Country-wise: Total No. of Covid Doses Administered (in Mln)

Source: CLSA, Our World in Data

Country-wise: Percentage of Population Vaccinated

Source: CLSA, Our World in Data

Indian economy has seen strong recovery, and corporate earnings have also been better than expected

With the Indian economy opening-up, we have seen a strong recovery in various economic indicators (from their lows during last year’s lock-down) –be it auto sales, PMI data, GST collections, steel & cement production, electricity generation, freight, cargo movement etc. India’s Q3 FY21 GDP growth recovered to positive territory at +0.4%YoY, compared to -7.3% in Q2 FY21 and a sharp decline of -24.4% in Q1 FY21 (amidst the lock-down). The government estimates an 8%YoY contraction in GDP growth in FY21, while the RBI projects a 10.5%YoY growth in FY22.

Other international agencies are expecting a stronger economic recovery in FY22. Economic think-tank OECD in its March 2021 Economic Outlook update, forecasts that India’s GDP will contract 7.4% in FY21, and will see strong recovery of 12.6% in FY22 (an upgrade of 4.7% from December 2020 forecast). This would make India the fastest growing major economy during the year, although part of it due to the lower base effect (of previous year). OECD also expects global GDP growth to recover to +5.6% in CY2021 (upgrade of 1.4% from Dec 2020 forecast) from a contraction of 3.4% in CY2020. This is being helped by stronger than expected growth in certain developed economies, especially the US. The US government recently passed a massive $1.9 trillion stimulus in addition to last year’s Covid stimulus package.

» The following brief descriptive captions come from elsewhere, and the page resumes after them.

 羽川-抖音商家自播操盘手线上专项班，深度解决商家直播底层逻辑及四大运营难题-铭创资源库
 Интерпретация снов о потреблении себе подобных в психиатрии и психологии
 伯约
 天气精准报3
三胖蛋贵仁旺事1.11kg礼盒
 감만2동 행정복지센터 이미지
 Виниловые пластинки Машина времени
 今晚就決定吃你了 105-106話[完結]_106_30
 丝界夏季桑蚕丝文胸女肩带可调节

OECD GDP Growth Forecast (YoY in %) – March 2021 update

Source: OECD Economic Outlook (EO), March 2021. 3^For India 2020 = FY21 & 2021 = FY22

Corporate earnings in India have also been better than expected over the past two quarters (Q2 & Q3 FY21) and have seen a healthy recovery from the sharp decline in Q1 FY21 (amidst the Covid pandemic lock-down). The recovery has been helped by cost control by companies, translating into better margins and profitability. For FY21 we now expect Nifty EPS growth at ~19% (compared to earlier estimate of lower single-digit growth), and Nifty EPS growth to recover further to ~25% in FY22. If the corporate earnings recovery pans out as expected, it should be beneficial for equity markets, and help to moderate the elevated valuation multiple to some extent.

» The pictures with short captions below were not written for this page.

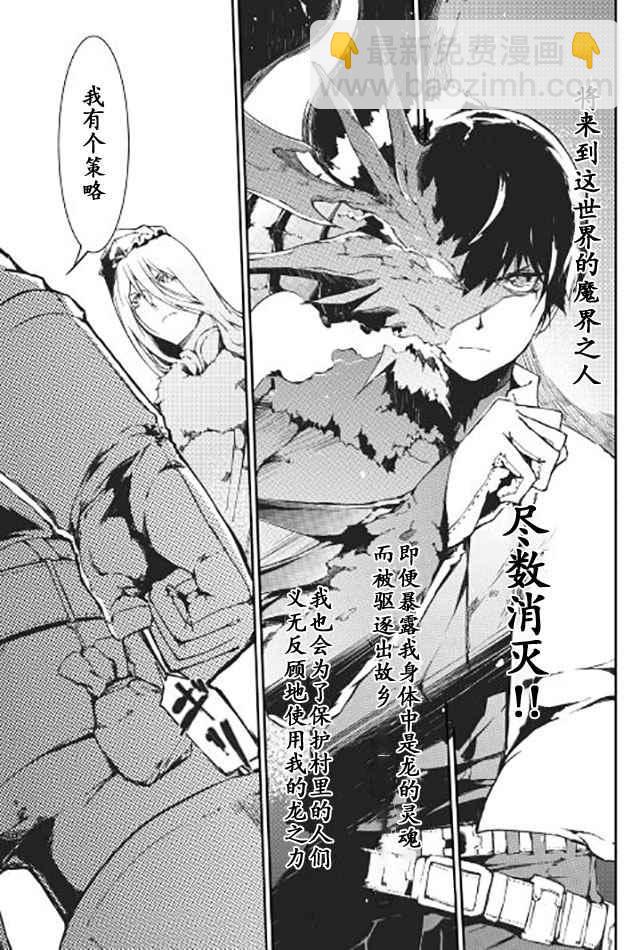 再見龍生你好人生 - 第12話 - 3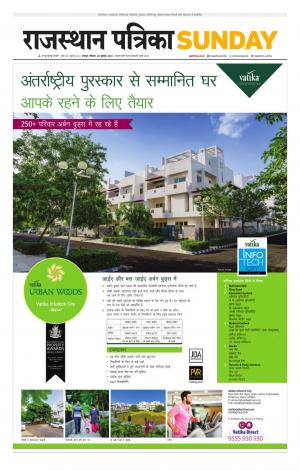 Rajasthan Patrika Jaipur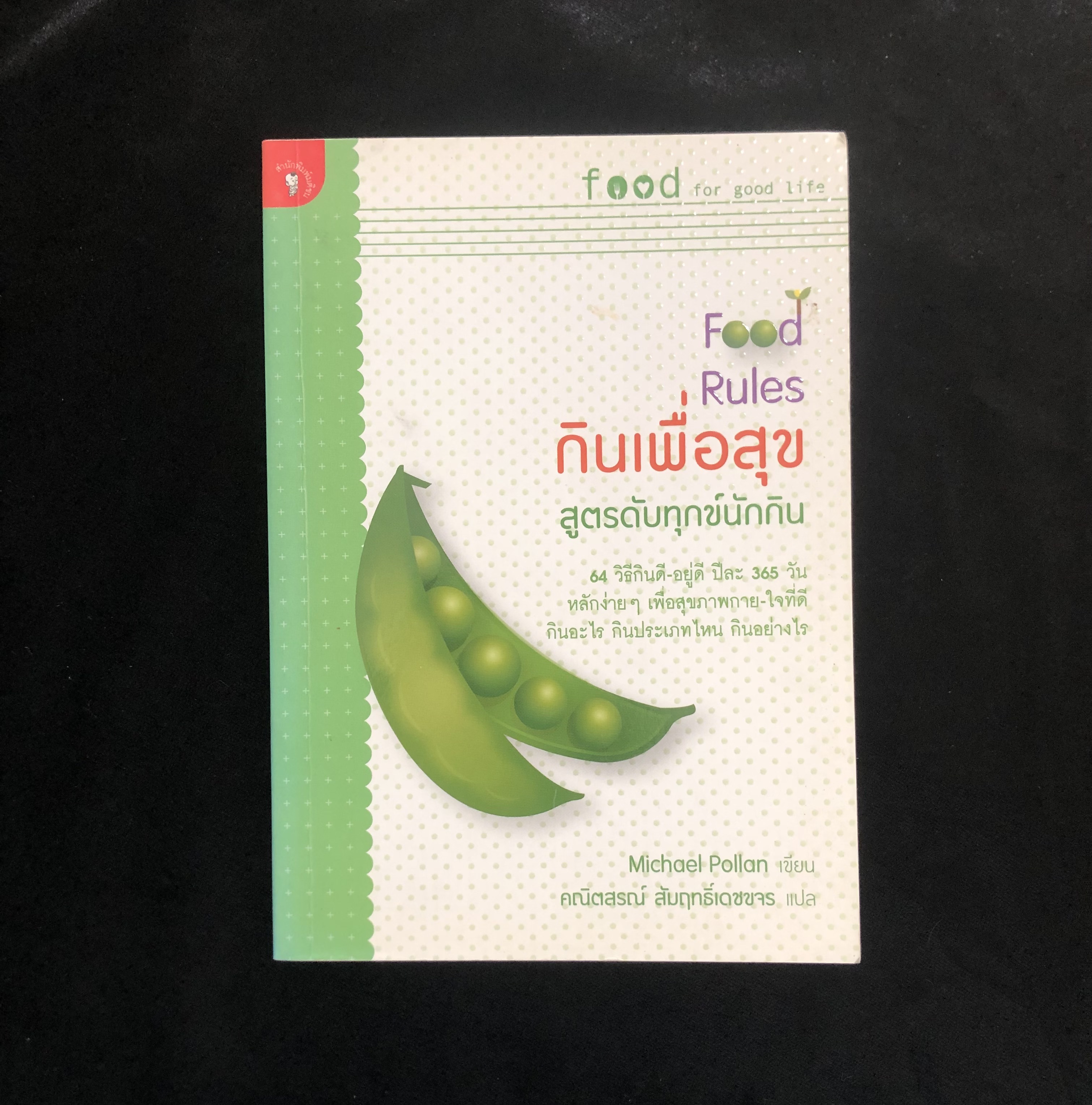 กินเพื่อสุข : สูตรดับทุกข์นักกิน : Food Rules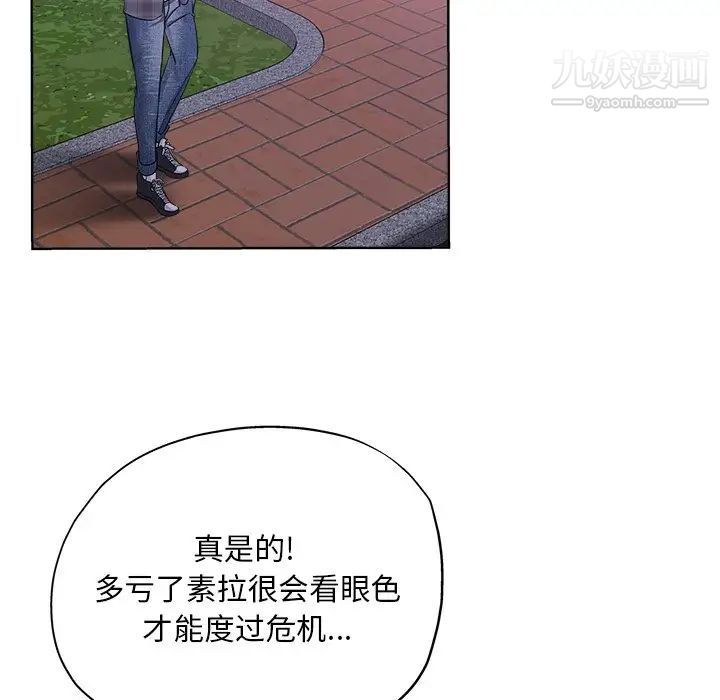 《坏坏的她》漫画 第16話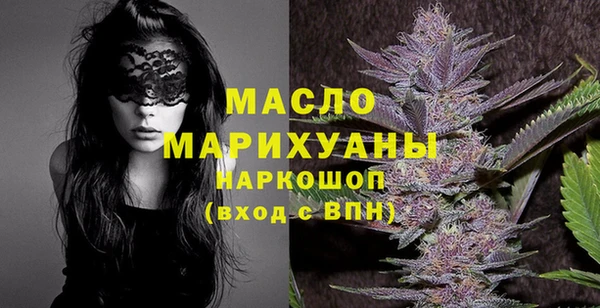 героин Няндома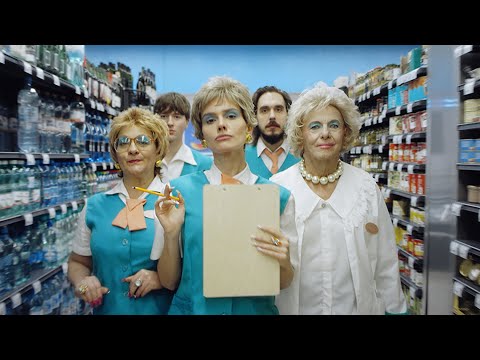 MIUOSH - Klucze feat. Nosowska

Nifty Index Quarterly PAT Growth Trend (% YoY)

Source: Motilal Oswal

Nifty Index EPS Trend

Source: Bajaj Allianz Life Insurance Estimates

Market Outlook:

In the short term, we may continue to see some market volatility if bond yields harden further or Covid cases continue to escalate. However, we feel that the worst may be behind us now and investors can use any market volatility / dips to increase their equity exposure gradually (as per their individual risk profile). As we know, market timing is difficult, but historical data has shown that investing in past market corrections has generally been quite rewarding for investors over the medium to long term. We also recommend investors to not resort to panic-selling.

Equity market returns over the past year has been robust, with markets having recovered from their March 2020 pandemic lows, and India has been among the top performing markets globally over this period. The outlook for economic and corporate earnings growth recovery looks promising, albeit it is on a lower base (of last year). This coupled with continuation of global easy monetary policy and expansion of the Covid vaccination drive–helps to provide comfort for long term investors. Overall, 2021 is going to be the year of “normalization”, which should set the pace and trajectory for future growth.

Disclaimer: The note is not intended to be construed as any advisory from Bajaj Allianz Life Insurance Co. Ltd. for any investment or any other purpose. Any reliance of the same by the individual for any purpose, is on the sole independent understanding and requirement of the individual. The Public is advised to consult their advisor with regards to their investment.